[WHAT NEEDS TO BE DONE] Each line of the material should be set down exactly. Pictures are not part of the copy.

[AVAILABLE DATA]
BEGIN
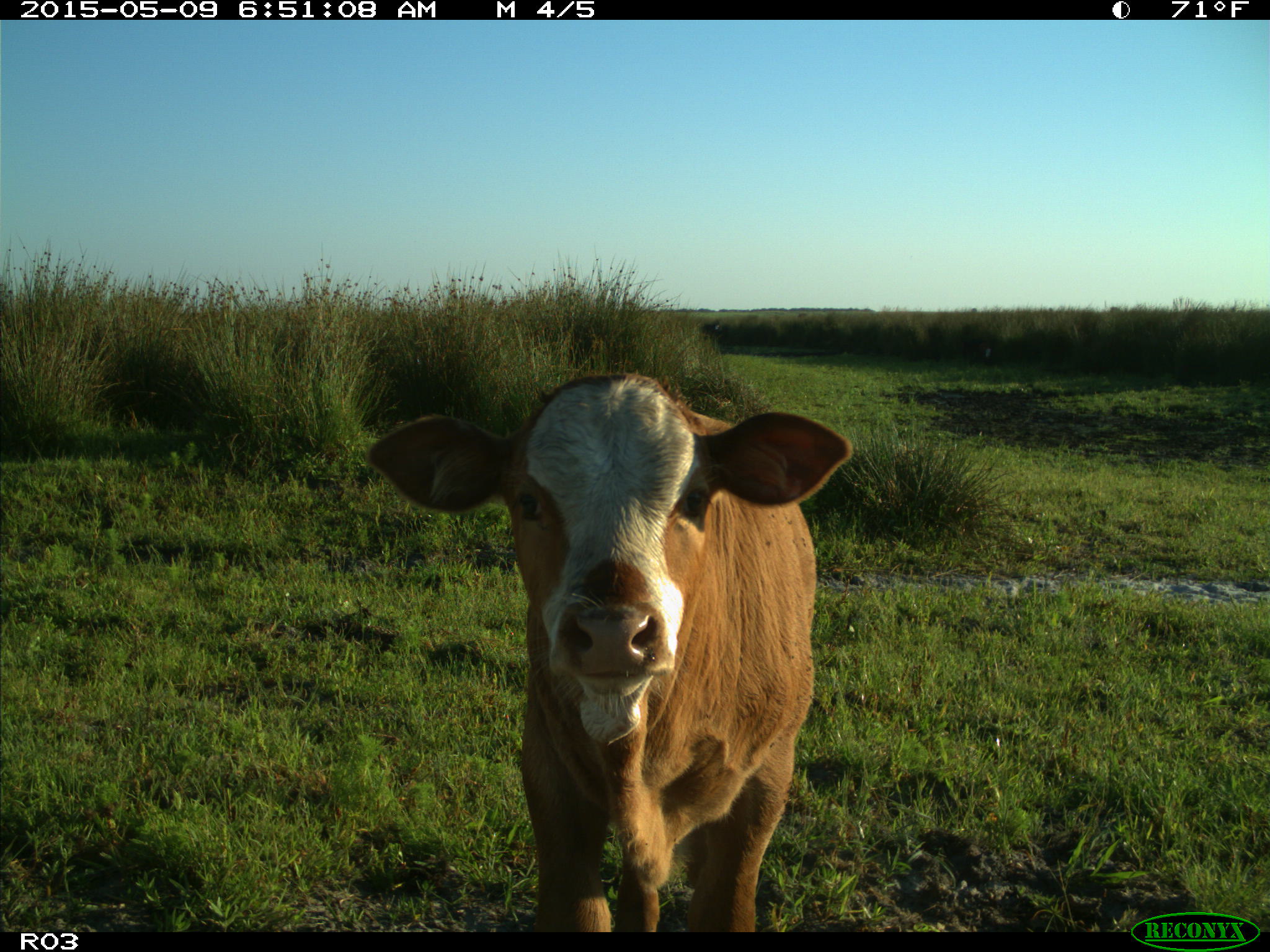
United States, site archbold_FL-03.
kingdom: Animalia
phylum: Chordata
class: Mammalia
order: Artiodactyla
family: Bovidae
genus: Bos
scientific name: Bos taurus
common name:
END
[EXERCISE SOLUTION]
United States, site archbold_FL-03.
kingdom: Animalia
phylum: Chordata
class: Mammalia
order: Artiodactyla
family: Bovidae
genus: Bos
scientific name: Bos taurus
common name:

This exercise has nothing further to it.